Better Data can Lead to a More Equitable Healthcare System
Bias and structural barriers in healthcare can be alleviated using standardized data. Jamil explained, “The more data the better, and the more tech the better.” By streamlining the process of interaction between the patient and provider and limiting manual entry and collection of data, bias can be curbed or eliminated. Also, data that is standardized can provide insight into disparities in quality of care.

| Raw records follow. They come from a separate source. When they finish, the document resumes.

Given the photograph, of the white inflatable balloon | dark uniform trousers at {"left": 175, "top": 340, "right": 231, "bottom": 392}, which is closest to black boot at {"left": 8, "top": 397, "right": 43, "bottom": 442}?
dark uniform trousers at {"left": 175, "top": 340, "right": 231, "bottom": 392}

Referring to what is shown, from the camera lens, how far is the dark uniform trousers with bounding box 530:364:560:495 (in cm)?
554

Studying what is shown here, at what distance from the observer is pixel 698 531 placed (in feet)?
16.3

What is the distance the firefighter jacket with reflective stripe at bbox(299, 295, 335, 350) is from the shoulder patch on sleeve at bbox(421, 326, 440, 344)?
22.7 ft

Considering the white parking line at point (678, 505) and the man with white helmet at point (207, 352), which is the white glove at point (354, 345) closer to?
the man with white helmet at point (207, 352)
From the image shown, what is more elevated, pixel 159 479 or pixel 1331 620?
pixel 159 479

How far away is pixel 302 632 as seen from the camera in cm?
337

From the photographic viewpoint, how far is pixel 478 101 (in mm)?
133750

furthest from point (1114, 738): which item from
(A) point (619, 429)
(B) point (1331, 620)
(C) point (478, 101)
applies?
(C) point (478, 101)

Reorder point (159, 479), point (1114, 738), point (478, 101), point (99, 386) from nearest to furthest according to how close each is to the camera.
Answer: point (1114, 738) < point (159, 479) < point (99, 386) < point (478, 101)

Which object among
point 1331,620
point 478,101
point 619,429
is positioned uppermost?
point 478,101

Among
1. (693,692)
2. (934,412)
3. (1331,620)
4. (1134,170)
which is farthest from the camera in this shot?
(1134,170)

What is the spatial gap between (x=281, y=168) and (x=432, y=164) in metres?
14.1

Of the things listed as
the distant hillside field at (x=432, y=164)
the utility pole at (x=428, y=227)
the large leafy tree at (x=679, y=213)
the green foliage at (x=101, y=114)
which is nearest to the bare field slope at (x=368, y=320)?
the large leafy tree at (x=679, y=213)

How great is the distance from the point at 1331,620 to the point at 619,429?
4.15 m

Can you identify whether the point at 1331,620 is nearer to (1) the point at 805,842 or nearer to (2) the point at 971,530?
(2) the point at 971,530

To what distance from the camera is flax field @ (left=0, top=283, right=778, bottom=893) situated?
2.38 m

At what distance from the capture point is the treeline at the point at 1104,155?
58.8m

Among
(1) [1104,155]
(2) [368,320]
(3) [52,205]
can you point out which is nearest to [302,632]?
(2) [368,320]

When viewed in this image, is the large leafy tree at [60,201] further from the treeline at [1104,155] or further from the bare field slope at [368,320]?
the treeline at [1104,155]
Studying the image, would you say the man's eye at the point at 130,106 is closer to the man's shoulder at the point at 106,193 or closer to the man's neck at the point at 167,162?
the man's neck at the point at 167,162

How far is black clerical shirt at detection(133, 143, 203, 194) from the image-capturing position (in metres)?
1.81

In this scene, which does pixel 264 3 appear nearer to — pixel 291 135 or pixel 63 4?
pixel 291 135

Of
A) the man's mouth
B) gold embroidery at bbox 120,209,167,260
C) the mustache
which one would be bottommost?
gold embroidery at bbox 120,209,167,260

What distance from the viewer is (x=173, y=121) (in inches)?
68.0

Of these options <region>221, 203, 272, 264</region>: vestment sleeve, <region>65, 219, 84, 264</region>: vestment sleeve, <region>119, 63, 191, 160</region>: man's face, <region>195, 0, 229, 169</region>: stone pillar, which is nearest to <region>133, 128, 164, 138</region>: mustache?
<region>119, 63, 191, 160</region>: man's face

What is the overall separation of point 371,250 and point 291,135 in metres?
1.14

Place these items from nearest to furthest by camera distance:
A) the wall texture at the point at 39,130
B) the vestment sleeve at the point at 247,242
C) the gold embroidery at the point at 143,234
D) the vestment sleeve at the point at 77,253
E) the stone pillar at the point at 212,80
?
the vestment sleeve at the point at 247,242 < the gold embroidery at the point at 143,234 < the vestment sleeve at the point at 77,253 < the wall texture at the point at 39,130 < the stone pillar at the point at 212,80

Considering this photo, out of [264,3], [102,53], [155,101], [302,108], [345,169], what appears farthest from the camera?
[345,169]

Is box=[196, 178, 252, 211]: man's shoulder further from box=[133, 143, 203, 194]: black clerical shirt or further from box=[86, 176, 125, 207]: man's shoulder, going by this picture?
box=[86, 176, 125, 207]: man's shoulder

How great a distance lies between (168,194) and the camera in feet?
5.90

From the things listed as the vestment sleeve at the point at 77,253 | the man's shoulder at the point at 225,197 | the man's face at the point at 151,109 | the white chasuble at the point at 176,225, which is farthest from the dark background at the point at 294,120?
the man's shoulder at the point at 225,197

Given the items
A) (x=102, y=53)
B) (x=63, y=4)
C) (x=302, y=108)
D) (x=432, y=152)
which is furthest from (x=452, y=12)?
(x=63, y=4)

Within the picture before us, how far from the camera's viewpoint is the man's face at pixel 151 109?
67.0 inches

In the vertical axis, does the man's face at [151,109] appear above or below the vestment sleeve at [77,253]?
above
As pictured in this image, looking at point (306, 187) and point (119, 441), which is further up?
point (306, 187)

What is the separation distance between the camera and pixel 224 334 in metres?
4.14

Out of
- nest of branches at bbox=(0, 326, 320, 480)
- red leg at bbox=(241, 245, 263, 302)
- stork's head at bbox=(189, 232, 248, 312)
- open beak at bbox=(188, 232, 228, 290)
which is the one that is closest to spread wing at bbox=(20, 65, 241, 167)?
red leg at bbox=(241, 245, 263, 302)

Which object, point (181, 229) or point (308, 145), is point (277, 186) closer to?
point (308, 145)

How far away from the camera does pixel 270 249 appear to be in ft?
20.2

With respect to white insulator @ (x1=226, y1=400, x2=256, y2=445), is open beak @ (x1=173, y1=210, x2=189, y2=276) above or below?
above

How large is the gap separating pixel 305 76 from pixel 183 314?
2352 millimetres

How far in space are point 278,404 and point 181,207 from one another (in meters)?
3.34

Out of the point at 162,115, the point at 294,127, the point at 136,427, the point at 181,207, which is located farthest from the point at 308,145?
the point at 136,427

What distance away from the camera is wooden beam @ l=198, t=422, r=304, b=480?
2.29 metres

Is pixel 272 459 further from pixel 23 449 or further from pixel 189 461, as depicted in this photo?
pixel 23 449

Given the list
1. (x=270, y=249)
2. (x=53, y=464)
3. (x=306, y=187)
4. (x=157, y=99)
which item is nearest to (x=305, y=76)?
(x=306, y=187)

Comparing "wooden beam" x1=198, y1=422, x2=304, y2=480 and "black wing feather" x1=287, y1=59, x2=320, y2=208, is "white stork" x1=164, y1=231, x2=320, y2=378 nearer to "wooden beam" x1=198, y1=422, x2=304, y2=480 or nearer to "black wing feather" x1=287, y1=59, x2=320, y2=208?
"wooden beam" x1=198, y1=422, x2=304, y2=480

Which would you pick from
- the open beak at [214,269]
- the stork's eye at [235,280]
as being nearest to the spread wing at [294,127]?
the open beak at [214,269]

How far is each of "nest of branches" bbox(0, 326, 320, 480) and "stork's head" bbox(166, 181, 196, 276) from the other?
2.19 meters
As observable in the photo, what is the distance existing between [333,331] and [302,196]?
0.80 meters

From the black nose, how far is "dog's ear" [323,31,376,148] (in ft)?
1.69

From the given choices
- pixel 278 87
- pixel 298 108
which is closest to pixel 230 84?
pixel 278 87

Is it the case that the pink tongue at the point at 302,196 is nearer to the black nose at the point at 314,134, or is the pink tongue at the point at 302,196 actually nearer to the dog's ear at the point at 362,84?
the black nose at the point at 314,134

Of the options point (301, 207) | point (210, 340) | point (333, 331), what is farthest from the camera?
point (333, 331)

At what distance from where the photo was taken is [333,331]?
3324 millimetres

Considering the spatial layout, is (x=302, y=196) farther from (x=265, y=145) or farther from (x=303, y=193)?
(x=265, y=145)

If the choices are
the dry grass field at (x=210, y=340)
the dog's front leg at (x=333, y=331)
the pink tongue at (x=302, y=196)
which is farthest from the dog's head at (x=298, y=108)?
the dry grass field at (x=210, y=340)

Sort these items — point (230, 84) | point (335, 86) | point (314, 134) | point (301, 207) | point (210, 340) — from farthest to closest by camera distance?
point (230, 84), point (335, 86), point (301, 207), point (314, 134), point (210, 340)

Many White service providers are not cognizant of their biases or don’t realize the effects of their biases, but after seeing data from equity assessments their eyes are opened. “Once you see, you can’t unsee. It just makes their engagement with patients of color that much better. And, they’re also holding other staff members accountable to make sure it’s equitable across the board.”
Omkar Ratnaparkhi is a rising senior at Fordham University and is sharing patient stories to highlight firsthand accounts of the cancer patient experience.